This bar is made with beans from Ecuador. Once harvested these beans are shipped to Le Harve and then driven to Tain-l’Hermitage, part of the Rhone Valley, an area particularly famous for growing wine, where Valrhona turn them into one of their Grand Cru chocolate bars.
My experience of Ecuadorian cocoa tends to be one of classic chocolate flavours that are well presented. A mixture of chocolateyness and cocoa flavours mixed with caramels and the possibility of lemon, milk and nuts. I think this experience might be more precisely of Ecuador as a country wide origin or of arriba cacao, as I have tried a few bars, which break from this mould and display more individual characteristics. My expectations here are that this might be one of the more traditionally flavoured bars with refined chocolate flavours and my hope is that this bar displays something individual to express alongside these archetypal flavours. Opening the bar it’s the familiar crazy paving slab of Valrhona’s and breaking a piece off reveals mild aromas of smooth cocoa and a floral spice tone reminiscent of kaffir lime and caraway. Placing a piece in my mouth, this chocolate offers a bright mouthfeel that’s honeyed and juicy with a slightly glossy feel. To taste this bar is generally light with a sunny sweet tone that reminds me of some Costa Rican coffees and honey nut breakfast cereals. There’s toasted honey notes that mix with soft white fruit notes and a nutty wheat tone producing a bar with sunny sweet and toasted flavours. Good displays of length and balance along with an interesting ginger heat note in the finish help to make this bar approachable, accessible and enjoyable. This is an easy going bar that manages to maintain a distinctive flavour without feeling too processed, definitely one for fans of roasted or toasted notes in their bars. Best enjoyed fresh baked crusty bread or aged oaky white wines.

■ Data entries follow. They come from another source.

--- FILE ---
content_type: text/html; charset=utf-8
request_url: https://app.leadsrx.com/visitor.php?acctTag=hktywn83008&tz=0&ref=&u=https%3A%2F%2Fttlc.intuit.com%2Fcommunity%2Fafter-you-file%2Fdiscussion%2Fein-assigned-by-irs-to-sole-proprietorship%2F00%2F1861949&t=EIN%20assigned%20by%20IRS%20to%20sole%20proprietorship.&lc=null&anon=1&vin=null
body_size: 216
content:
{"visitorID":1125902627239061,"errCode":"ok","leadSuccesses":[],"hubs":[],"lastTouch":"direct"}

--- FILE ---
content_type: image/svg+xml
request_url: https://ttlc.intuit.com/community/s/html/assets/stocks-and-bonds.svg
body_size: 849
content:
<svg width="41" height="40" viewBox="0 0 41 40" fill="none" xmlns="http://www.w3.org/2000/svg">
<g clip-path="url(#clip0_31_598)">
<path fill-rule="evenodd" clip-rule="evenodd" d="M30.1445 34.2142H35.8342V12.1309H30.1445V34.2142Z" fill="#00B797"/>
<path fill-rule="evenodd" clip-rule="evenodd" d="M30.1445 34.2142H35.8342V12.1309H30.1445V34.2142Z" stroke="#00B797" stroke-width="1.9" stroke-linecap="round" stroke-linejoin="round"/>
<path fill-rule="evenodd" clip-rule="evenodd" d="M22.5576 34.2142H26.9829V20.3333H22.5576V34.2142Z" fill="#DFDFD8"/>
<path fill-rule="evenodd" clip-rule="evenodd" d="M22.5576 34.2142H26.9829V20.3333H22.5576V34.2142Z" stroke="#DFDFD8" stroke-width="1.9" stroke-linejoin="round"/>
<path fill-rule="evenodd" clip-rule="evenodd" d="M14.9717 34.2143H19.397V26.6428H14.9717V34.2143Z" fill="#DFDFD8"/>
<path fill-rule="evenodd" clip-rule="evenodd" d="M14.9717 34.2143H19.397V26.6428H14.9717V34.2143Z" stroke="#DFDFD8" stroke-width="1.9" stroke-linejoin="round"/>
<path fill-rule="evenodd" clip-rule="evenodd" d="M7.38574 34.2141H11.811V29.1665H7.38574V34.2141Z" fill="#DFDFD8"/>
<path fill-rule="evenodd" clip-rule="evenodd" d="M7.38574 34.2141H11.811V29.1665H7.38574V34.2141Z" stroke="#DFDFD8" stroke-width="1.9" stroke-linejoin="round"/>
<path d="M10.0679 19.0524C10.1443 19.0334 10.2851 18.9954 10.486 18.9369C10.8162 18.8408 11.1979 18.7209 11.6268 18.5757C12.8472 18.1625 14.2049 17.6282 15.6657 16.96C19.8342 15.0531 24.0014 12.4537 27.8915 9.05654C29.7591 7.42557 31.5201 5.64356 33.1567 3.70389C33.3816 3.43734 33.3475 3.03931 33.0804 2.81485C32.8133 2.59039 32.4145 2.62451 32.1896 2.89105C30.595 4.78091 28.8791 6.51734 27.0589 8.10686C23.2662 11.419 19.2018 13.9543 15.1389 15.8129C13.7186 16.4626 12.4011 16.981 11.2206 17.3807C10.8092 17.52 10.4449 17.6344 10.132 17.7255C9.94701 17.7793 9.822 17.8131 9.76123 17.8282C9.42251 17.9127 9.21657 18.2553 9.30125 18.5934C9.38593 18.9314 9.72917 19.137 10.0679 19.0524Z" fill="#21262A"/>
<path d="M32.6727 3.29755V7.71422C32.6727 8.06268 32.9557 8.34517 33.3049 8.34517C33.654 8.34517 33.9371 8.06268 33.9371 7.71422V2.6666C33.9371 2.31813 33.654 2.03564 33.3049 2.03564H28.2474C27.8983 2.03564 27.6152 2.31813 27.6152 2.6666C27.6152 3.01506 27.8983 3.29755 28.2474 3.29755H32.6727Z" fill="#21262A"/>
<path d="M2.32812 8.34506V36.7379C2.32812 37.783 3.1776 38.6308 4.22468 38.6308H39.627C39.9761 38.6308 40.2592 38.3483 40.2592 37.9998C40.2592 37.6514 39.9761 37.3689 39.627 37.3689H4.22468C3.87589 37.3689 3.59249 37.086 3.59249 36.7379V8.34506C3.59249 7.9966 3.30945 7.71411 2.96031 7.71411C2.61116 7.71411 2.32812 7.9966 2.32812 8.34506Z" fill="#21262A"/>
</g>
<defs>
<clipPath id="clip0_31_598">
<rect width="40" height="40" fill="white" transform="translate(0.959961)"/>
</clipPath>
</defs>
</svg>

Ingredients: Cocoa beans, sugar, cocoa butter, emulsifier: soya lecithin, natural vanilla extract
Colour: Medium roasted brown
Texture: Polished sandstone
Mould: Valrhona crazy paving segments
Temp/Shine: Matte gloss
Notes: Smooth cocoa, kafir lime, caraway
Quality: Subtle, simple, soft
Texture: Honeyed, juicy, glossy
Quality: Refined, bright
Notes: Vanilla, honeydew melon, blanched pear
Quality: Fruity, sunny, light
Notes: Toasted honey, caramel
Quality: Bright, light, rounded
Notes: Wood, toasted honey wheat, honey roasted peanuts, honeydew melon, vanilla
Quality: Smooth, sunny
Flavours are subtle, but stretch out for a fair length rounding slowly with sweet fruit notes
Notes: Toasted honey, honeydew melon, vanilla, ginger biscuits
Quality: Honey toasted notes fill the end with honeydew melon and vanilla making their presence known in the finish, leaving ginger spice notes and heat to linger
Bar has a soft and light nature with bright and fruity sweet notes, which under a firm structure provide a complementary balance
Bar has some depth and a fair amount of dimension, small amount of complexity is well balanced, structure is consistent, expression seems individual, but processing and roast have noticeable hands in the development of flavour adding toasted wood notes and vanilla smoothness in the finish
Valrhona’s Tasting Notes: Oaky and floral: The subtle floral aromas of Alpaco melt exquisitely into supremely intense chocolaty notes.